When Evening is Dawn: A Meditation for Advent
Behold the world’s man. He is pallid and sullen. Like some stepson told to zip his coat, an action is required of him. Emperor Claudius mandating a politician’s decision to quell a disturbance in a minority quarter of the city. The established marginals have insured that they have no king but Caesar. A faction of their own, they claim, has another, some “Chrestus”.[1] And what was necessary to happen did occur–the two became one flesh and conspired against the faction. These were those who followed a new narrative, a revelation, an epiphany, an incarnation. If Publius Scipio, Pontifex Maximus, slaughtered a rival for “lightly disturbing the status of the republic,”[2] there could exist not even an inch for those who would take every mile.
A sanction was necessarily issued–the faction, being smaller and less-understood, would be expelled from the city; the established would refrain from public meetings for a time.[3] Peace is restored and even heightened–the satisfaction in expelling a brother from the garden, the looks across fires, the self-assurance, the justification after the last lamp has gone out. The city at rest.
With their bags and memories, the banished cousins depart for unknown cities, placing hope in the world to come. Some go to Corinth and eat with the Apostle. Others starve then freeze in the forests of Gaul. They are us. The gates of hell could not prevail. Spangled, intractably illuminating the Empire, no one notices, at first, that the narrative had shifted.
But when had the change occurred? Simone Weil says, “Every order which transcends another can only be introduced into it under the form of something infinitely small.”[4] And we set our eyes on the crucifixion–the centurion proclaiming, “This man truly was the son of God.” Matthew figures it was because of the earthquake. But this is all too human. Divinity was reported by Mark, who said it was in seeing the way Jesus died. And on the day the Christ expired, to be sure, birds nested in the sequoias, Romans made their languid walks to the baths, bison grazed in ignorant grasslands. The magi, too, long vanished into the whirlwind from which they came. Only a few who were in proximity knew that the old world had passed. The cross–the final act in an unfolding event, the first in yet another.

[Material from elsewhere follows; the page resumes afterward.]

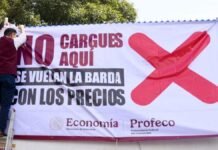 Profeco exhibe a gasolineras: coloca lonas por precios altos de combustible Profeco-lonas-gasolineras-México-Edomex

What was then necessary for us to receive this story remains the same down through the ages. A community. The gathering of those with eyes to apprehend the figure of the divine one crucified high and lifted up, ears to comprehend the proclamation spoken by Peter and the Roman. A community whose own establishment was the event itself–and it was only here that it did take place. For the picture is the thing, and it was seen and remembered only in the community.
The Apostle, the one who had been blinded by the figure but had heard its voice, reminds the brethren that he himself merely holds a crimson thread of tradition stretching backwards to that ultimate meal. And he recites the master’s words as he has thus received them: “Take, eat, this is my body” and all the rest.[5] If you are willing to consider it, the ritual was practiced long before the words were written down. And likely it was this very thing, the eating of flesh and drinking of blood, which sets in motion the expulsion of the faction from Claudius’ city. They had come to their own, but they received them not.
The ritual, in form so old and meaning so new, was equally scandalous to the men of the East as to those from the West–a freakish appendage upon a golden calf. What violence was done when the members of this sect gathered in the dark? What mysteries were maintained, what meanings stood behind their crude symbols? What image do they see with their eyes? What secrets do they hear with their ears? Why do they rise from ashes, and every man of them welcome death?
In these birth pangs, the light of the nations was continually brought forth. No one but the community knew what was happening. A new age and a new covenant–the opening of the soil and a mustard plant sprouting. In the annuls of secular history, we discover not an abstracted peasant sage from Palestine; there is only “Chrestus” or Christ as the Christians called him. And he was only that inside of the same community in which he is still found, “Behold the Lamb of God who takes away the sins of the world”.
And they feed on Light. Like new wine in old wineskins, they subvert the empire not as a parasite, but as a new creature. In hindsight, some claimed that they spoiled the old peace. They revealed things hidden from the foundation of the world–and hung their bodies on the life of the world to come. The old world collapsed like some cordless drape before a baffled audience, the actors swimming in the folds.
And we, brothers and sisters of these heroic pathfinders, are yet again expelled. For words can no longer be uttered against the world’s misguided narrative–against the false peace of emperors and scapegoats. Depletion becomes us, expulsion yet again. Driven to deserts to spark scullery fires, petitions of true definitions, meanings for words. And we do not forget in the dark what we learned in the light. For it is we who proclaimed justice for the poor, mercy for the brokenhearted, cups of water for the thirsty. And like Claudius, many mistook the occident for the orient, the setting for the rising of the sun. “It is possible to stay alive with a great sunset,” said the teacher. But night has already fallen. It is indeed the dawn.